WHAT TO DO:
A – Repeat from the passage on Voynichese, word for word, the part starting with "A first conclusion" and going on through "windows than expected).".
B – In the passage on Voynichese, turn the paragraph beginning "The first suitable corpus I found" into a short list that keeps its main facts.

PASSAGE GIVEN:
The following texts fell entirely within Voynichese limits for the 500-test:

A first conclusion we can draw is that over large text parts, Voynichese vocabulary density is completely normal. It matches best with languages that have slightly more morphological forms than Medieval Germanic languages. In this limited test, Slavic languages and the mid-lower ends of Medieval Latin scored best.

However, the 500-window gives us just one value. Using MATTR, it is also possible to find out whether vocabulary repeats over short or long distances. It is important to involve smaller windows in this study, since the repetition of words over short distances is precisely one of the arguments often used to demonstrate the non-linguistic nature of Voynichese. And indeed, as I explained earlier, initial tests suggested that Voynichese values for 5-word windows were unexpectedly low (i.e. repetition happens more within 5-word windows than expected).

I went with Marco’s suggestion of using a scatter plot to visualize this phenomenon:

Naamloos-2 kopiëren

Notice how the pale green Voynich values are located to the left of the rend line. If their m5 value was in line with the other values, the Voynichese dots would be at the same height, but shifted to the right. The Voynichese values occupy their own section of the graph and no other text comes close.

There are outliers in various directions though. So if we used enough texts, could we find one with the same values as Voynichese? What is required to replicate these results? Or does such a text simply not exist?

More texts

The first suitable corpus I found was a collection of around 300 Medieval Greek texts. They were in a very convenient format, so I included all texts of sufficient size. I also collected about 70 Medieval Latin texts, again the only criterium being size. And finally, about 45 Medieval German texts were collected in the same fashion.

At this point the reader might wonder “and why not [this or that language or text]?” and the answer is that all of this takes a lot of time and effort and I had to draw the line somewhere for this post. Of course, given the preliminary results, it would make sense to later include a truckload of Medieval Slavic texts too, as well as explore other languages. But for now, I did Greek, Latin and German..

Greek

Sorting all TTR values for 500-word windows, the various VM measurements occupy the following spots (out of 312): 182, 234, 263, 268, 279, 298. Their averaged position is 254/312. This means that 80% of examined medieval Greek texts have a lower vocabulary density than Voynichese. So if the VM were a Greek text, it would belong to the 20% with the most diverse vocabulary.

The 5/20 test, however, tells a different story:

Greek

We see a large bunch of hits around the trend line, with various clear outliers. Two or three dots are in the region of Voynichese. On the graph it is clear how Voynichese still behaves as expected on the vertical axis, ranking among the top quarter of Greek hits. On the horizontal axis (m5) it’s only around the centre of the main cluster. This exercise does provide us with a few potentially interesting texts, but I’ll get to those later.

DATA:
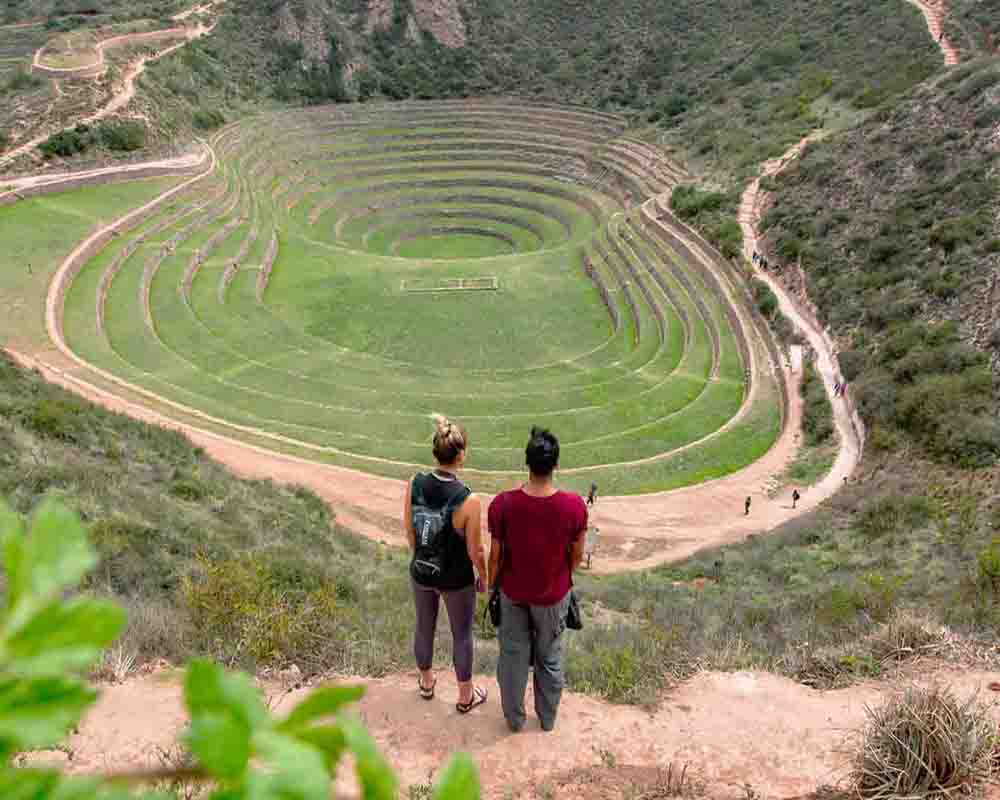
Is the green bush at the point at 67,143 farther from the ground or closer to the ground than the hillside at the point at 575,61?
closer to the ground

ANSWERS FOR THE TASKS:
A –
A first conclusion we can draw is that over large text parts, Voynichese vocabulary density is completely normal. It matches best with languages that have slightly more morphological forms than Medieval Germanic languages. In this limited test, Slavic languages and the mid-lower ends of Medieval Latin scored best.

However, the 500-window gives us just one value. Using MATTR, it is also possible to find out whether vocabulary repeats over short or long distances. It is important to involve smaller windows in this study, since the repetition of words over short distances is precisely one of the arguments often used to demonstrate the non-linguistic nature of Voynichese. And indeed, as I explained earlier, initial tests suggested that Voynichese values for 5-word windows were unexpectedly low (i.e. repetition happens more within 5-word windows than expected).

B –
- Medieval Greek: about 300 texts in a very convenient format; every text of sufficient size was included.
- Medieval Latin: about 70 texts, chosen only by size.
- Medieval German: about 45 texts, collected in the same way.